Second Career of course was somewhat supported through the federal government and the stimulus funding. Yes, it was delivered in Ontario, by Ontario, but it was through that kind of support. So there is a role for the federal government.
I want to caution around the term “re-educate”. One of the things we need to talk about is every learner has a prior set of acquired skills and talents and we have to find ways of measuring that. Our ways of measuring prior learning are probably in need of upgrade. There are things like entrepreneurship skills that someone would have acquired that could be translated with a certain amount of additive learning. Either we walk the talk on lifelong learning or we don't, but I wouldn't want to call it “re-educate”. That's the first thing.
Yes, there's a difference between how you treat high school leavers and how you treat those who have to retool their career.
Let me talk about the high school leavers and some of the issues we're finding.

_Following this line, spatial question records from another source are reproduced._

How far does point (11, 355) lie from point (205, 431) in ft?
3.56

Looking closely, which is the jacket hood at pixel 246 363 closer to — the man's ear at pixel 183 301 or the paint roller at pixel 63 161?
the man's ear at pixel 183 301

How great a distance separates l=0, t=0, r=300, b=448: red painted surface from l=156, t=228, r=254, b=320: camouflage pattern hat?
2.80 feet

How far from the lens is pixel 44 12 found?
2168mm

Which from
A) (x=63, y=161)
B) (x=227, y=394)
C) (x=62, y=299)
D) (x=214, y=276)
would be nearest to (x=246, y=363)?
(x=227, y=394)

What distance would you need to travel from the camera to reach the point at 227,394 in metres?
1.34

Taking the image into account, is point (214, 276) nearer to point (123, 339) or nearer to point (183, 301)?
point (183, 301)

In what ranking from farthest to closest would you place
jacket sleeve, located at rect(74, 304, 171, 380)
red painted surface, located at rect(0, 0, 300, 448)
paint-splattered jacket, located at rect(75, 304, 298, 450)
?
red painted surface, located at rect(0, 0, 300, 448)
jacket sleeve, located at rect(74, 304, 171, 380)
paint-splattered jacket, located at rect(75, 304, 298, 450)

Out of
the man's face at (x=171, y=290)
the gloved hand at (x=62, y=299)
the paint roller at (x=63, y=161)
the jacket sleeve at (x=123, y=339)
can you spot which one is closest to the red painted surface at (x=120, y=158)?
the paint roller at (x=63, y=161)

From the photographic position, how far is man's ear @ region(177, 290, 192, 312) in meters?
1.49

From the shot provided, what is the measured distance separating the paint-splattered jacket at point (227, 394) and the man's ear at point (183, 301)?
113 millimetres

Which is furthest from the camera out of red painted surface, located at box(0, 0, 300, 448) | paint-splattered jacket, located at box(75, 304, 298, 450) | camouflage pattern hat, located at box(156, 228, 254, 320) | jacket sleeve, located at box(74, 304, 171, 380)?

It's all very well when you persuade them and say, “Go join an apprentice program, because you will make good money as a plumber or a gas pipefitter or a Hydro One worker”. But what we're finding also is society has changed. Previously, these professions had families where the father was the auto-shop owner and the kid grew up having worked on car engines, or the father was a carpenter and the kid had built houses on his summers off. Now we find that the big challenge to get that high school student through the first year of post-secondary is to understand how hard it is. Often that high school student has been misadvised and has taken the easier math, but now wants to be an animation designer and fails first-year math. The amount of remedial math work that we're having to do to get kids through technology programs needs to be talked about.
Has this necessarily got to be funded by the federal government directly? No. But when you give the money to the provincial government to deliver post-secondary education, hold them accountable for these outcomes. That's what Jim was saying.